Monday, April 26, 2010

Snowmobiling 101

So today I learned how to drive a snowmobile.  Johnny Norseman and I took a trip with three other tourists and a guide (armed guide - every one leaving the city limits must carry a rifle or sizable handgun in case of polar bear attack) to dash around the glacier and visit Barentsburg, a random little Russian coal mining town about 60 kms from Longyearbyen.  (It is sort of a long story how there is a random little Russian coal mining town in the middle of the Norwegian Arctic.  It involves intricate international treaties, but the necessary bits for this story is that it was built between 1950 and 1980, is staffed by 400 Ukrainian miner and there assorted dependents, and very much feels like not only stepping into Russia, but stepping back in time into Russia.  But I digress.)



The basic concept of snowmobiling isn’t that difficult.  On the left, there is a brake, very similar to the one found on every 10 speed bike in the world.  On the right is a level that serves as that throttle, the harder you pull back, the faster you go.  The only vaguely complicated bit is that the terrain you cross is very uneven, so when you turn on any kind of gradient, you need to shift your weight by climbing off the seat and leaving hard to the high side to keep the machine steady.  (It is sort of like a combination of leaning into a turn on a motorcycle and sitting on the high side on a little sailboat.)  They are relatively heavy - with the one I rode weighing as much as my little Rav4 back home - but they do go over if you aren’t careful - as we will see firsthand later on in our story. 



Anyway, these things a frigging blast.  Blazing along the top of the glacier, under the crystal blue sky, ice flows in the ocean looming ahead, reindeer scattered on the hillsides… (A note about the reindeer here, they are pygmies!  They have these stumpy little legs to keep them low to the ground so they stay warmer during the bitter cold months.  If I wasn’t positive I would be run through with an antler as soon as I got too close, I would certainly bring on home - and be the envy of all the designer dog snobs at the park. But I digress.) 



The trip out of Barentsburg takes a few hours with picture stops along the way.  You can tell you are getting close when you see the giant plumb of black smoke rising into the sky.  We had lunch at the Soviet style cafeteria - where everything was served with beets and mayonnaise.  We say the aging mine entrance, the aging school, the aging social hall, the aging hospital, the aging church, the aging sports club…  It must have been a veritable worker’s paradise a generation or so ago.  Now the only people crazy enough to work there (there was a giant coal dust fire a few years back that was only extinguished when the entire mine was filled with sea water for a little while) are chain smoking Ukrainians on two year contracts.  Cheers to those boys - after two hours I was ready to get the hell out of there.






Which only left the trip back.  But Mother Nature had added a new wrinkle.  It has started to snow.  Less than 30 minutes into the ride, conditions were near complete white out.  I was the first snowmobile behind the guide and I was struggling to keep the black speck in sight.  Also, when you can’t see the terrain, you are less able to anticipate when you are going to need to compensate, leading to a few exciting moments when you hit an embankment or large bump in the snow.  After an hour or so, we stop for cookies and to admire what I would assume is a fine view if the visibility ever crawled above zero.  (And it was cold.  It, in general, is cold here, with the high for today being only in the low 20s, but there isn’t any wind so with enough layers it isn’t too bad, unless you are on top of a glacier in the middle of a swirling snowstorm.  Then it is a little chilly.)  I have trouble getting my machine started, but eventually it turns over and off we go.  Conditions now are really tough.  I am struggling to stay upright and keep pace, but we don’t want to slow down too much because things aren’t likely to get better weather-wise.  Halfway into this final push, the guide stops.  I pull in behind him and turn around to look for the others.  But there are no others.  The guide drops the supply sled and turns around to find them. 

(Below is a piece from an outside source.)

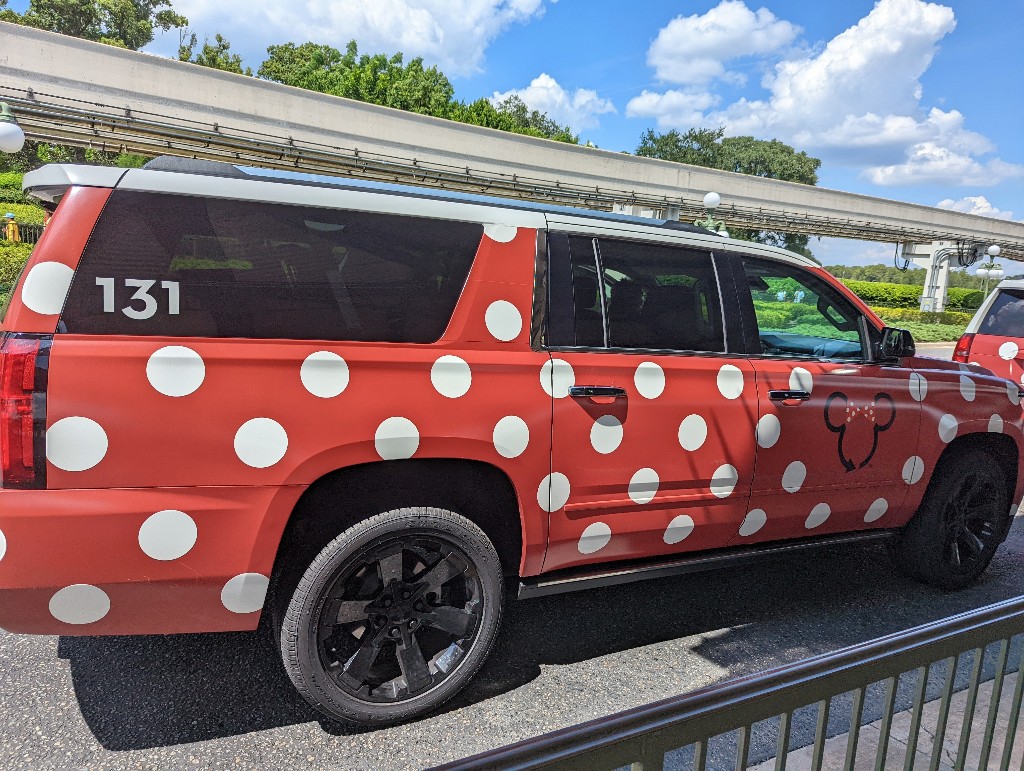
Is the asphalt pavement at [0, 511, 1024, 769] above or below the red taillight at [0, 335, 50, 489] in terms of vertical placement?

It couldn’t have taken more than 10 minutes.  (Johnny had hit a bad bump in the snow and went over.  The others had stopped to help get the snowmobile back up, but they had lost the two of us in the process.)  But the guide took the gun.  And I was all by myself.  In the middle of a snowstorm.  With almost no visibility.  With a supply sled full of things a polar bear might like to eat.  And me, which the polar bear might also like to eat.  It has been 15 years since the last fatal attack - mostly because of new safety precautions - but I was a little nervous.  If I saw a polar bear, I could probably outrun him on the snowmobile, but without a GPS and in the snow, I would be causing a second set of problems.  And I had had trouble getting the engine to turn over last time I started up.  Just as I was convinced that I could hear the snorting and shuffling of a hungry polar bear behind my back no matter which way I turned, the guide and my fellow riders come roaring up.  Back to town.  Where, having faced the first situation in my life where I had a practical use for a firearm, I was now faced with a somewhat more immediate need for a drink. 




And for those in the audience keeping score: in the last two days I have eaten seal, (minky) whale and reindeer.